A tangible asset has a physical form and provides an economic value to the company—for example, a laptop, a printer, a car, plants, machinery, buildings etc.

An intangible asset does not have a physical form but still provides an economic value to the company such as brand value, trademarks, copyrights, patents, franchises, customer lists etc.

An asset (tangible or intangible) has to be depreciated over its useful life. Useful life is defined as the period during which the asset can provide economic benefit to the company. For example, the useful life of a laptop could be 4 years. Let us understand depreciation better with the help of the following example.

Zerodha, a stockbroking firm generates Rs.100,000/- from the stockbroking business. However, Zerodha incurred Rs.65,000/- towards the purchase of a high-performance computer server. The economic life (useful life) of the server is expected to be 5 years. Now if you were to look into the earning capability of Zerodha it appears that on the one hand, Zerodha earned Rs.100,000/- and on the other hand, spent Rs.65,000/- and therefore retained just Rs.35,000/-. This skews the earnings data for the current year and does not really reflect the company’s true earning capability.

Remember the asset even though purchased this year, would continue to provide economic benefits over its useful life. Hence it makes sense to spread the cost of acquiring the asset over its useful life. This is called depreciation. This means instead of showing an upfront lump sum expense (towards the purchase of an asset), the company can show a smaller amount spread across the useful life of an asset.

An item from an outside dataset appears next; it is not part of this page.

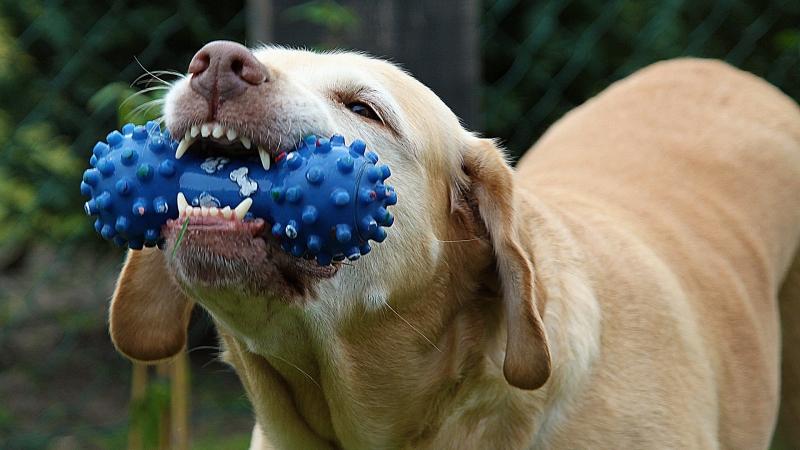 limpiar dientes perro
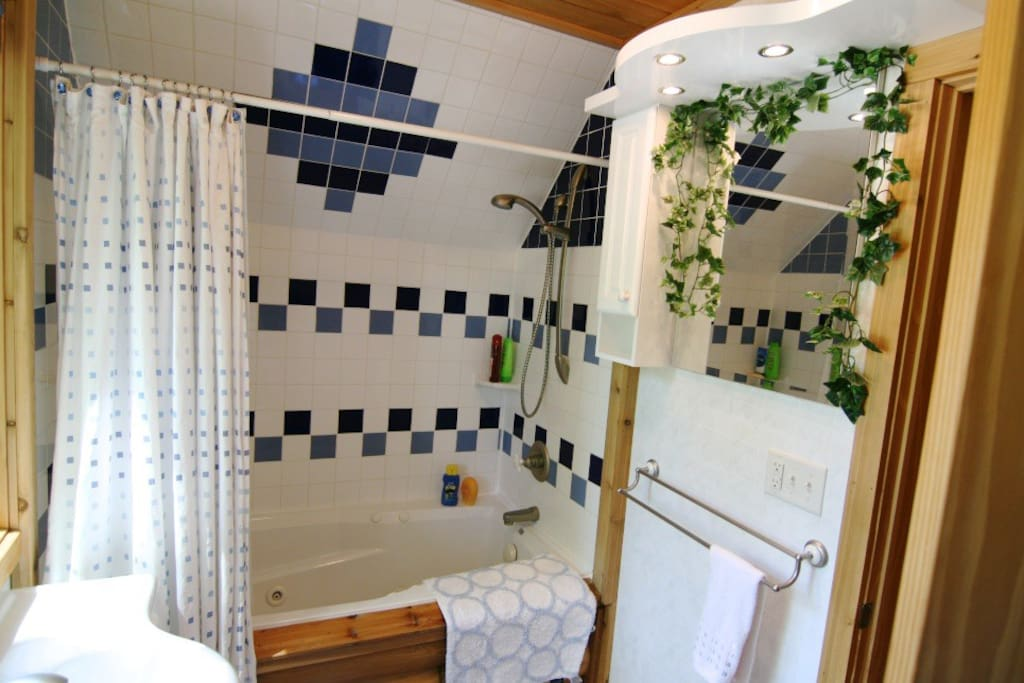 Bathroom complete with jetted tub.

Thus Rs.65,000/- will be spread across the server’s useful life, which is 5. Hence 65,000/ 5 = Rs.13,000/- would be depreciated every year over the next five years. By depreciating the asset, we are spreading the upfront cost. Hence after the depreciation computation, Zerodha would now show its earnings as Rs.100,000 – Rs.13,000 = Rs.87,000/-.

We can do a similar exercise for non-tangible assets. The depreciation equivalent for non-tangible assets is called amortization.

Here is an important idea – Zerodha depreciates the cost of acquiring an asset over its useful life. However, there is an actual outflow of Rs.65,000/- paid towards the asset purchase in reality. But now, it seems like the P&L is not capturing this outflow. As an analyst, how do we get a sense of the cash movement? The cash movement is captured in the cash flow statement, which we will understand in the later chapters.

Here is the snapshot of Note 23, detailing the depreciation cost.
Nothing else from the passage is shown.